Stated task »
Find every line of the listing that contains the word "person", with case counting, and copy each one.

Records to process »
* Begin *

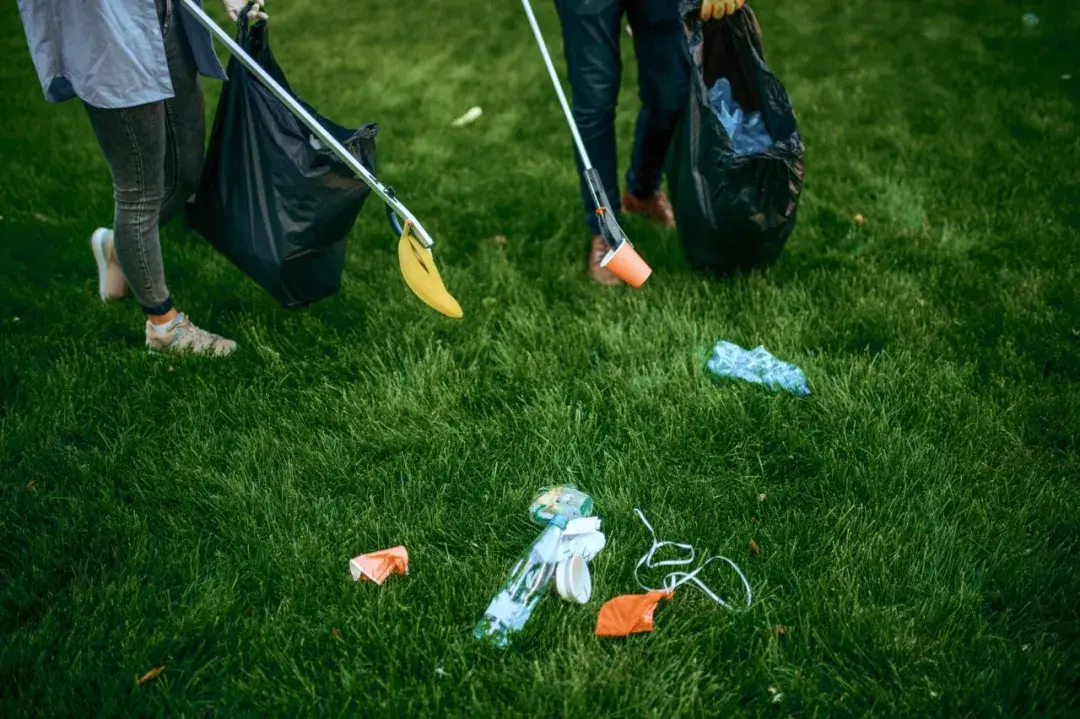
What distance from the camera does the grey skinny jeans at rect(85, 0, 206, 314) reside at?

* End *
* Begin *

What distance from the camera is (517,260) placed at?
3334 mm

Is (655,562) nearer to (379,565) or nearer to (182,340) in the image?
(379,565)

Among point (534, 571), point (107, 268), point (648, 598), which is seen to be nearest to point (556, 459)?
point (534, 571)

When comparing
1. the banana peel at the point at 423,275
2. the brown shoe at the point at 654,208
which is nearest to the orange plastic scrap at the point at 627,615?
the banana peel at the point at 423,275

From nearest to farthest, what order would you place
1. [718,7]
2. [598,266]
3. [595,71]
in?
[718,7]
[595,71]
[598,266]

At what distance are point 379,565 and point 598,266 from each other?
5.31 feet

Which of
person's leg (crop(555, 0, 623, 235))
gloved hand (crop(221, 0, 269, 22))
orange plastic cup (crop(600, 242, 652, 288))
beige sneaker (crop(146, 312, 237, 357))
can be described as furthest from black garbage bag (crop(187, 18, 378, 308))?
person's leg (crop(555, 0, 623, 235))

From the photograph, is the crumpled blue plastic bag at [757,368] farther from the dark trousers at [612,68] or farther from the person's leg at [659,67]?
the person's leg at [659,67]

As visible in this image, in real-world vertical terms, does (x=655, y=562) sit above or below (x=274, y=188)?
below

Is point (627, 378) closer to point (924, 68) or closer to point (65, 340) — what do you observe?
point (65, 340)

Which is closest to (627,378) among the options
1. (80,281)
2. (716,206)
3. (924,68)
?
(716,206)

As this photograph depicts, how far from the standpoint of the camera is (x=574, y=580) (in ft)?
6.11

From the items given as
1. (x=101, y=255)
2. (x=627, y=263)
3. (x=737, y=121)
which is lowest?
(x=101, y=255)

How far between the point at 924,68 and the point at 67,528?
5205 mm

* End *
* Begin *

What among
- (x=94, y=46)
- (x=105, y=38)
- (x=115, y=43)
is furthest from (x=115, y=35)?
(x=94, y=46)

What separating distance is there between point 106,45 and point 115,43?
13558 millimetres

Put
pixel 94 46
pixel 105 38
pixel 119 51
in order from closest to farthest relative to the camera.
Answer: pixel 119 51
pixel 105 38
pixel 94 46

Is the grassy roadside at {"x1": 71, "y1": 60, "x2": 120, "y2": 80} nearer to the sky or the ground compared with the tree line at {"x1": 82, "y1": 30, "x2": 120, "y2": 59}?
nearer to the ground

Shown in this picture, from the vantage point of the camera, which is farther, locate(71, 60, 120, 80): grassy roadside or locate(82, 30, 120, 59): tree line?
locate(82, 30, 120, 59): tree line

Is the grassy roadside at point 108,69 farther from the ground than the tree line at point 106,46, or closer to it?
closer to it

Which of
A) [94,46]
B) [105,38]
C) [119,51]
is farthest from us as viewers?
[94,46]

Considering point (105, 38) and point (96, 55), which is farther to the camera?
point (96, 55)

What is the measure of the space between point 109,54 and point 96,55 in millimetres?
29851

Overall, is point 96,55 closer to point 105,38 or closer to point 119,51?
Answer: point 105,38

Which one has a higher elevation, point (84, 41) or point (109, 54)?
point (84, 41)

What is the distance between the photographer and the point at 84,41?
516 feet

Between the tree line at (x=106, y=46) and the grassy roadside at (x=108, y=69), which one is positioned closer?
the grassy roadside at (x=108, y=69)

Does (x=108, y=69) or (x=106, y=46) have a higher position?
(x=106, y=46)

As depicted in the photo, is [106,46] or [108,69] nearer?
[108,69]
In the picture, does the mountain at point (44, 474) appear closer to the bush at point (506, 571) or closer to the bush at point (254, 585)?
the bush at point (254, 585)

* End *

Task answer »
person's leg (crop(555, 0, 623, 235))
person's leg (crop(555, 0, 623, 235))
From the photograph, is the crumpled blue plastic bag at [757,368] farther from the dark trousers at [612,68] or farther from the person's leg at [659,67]?
the person's leg at [659,67]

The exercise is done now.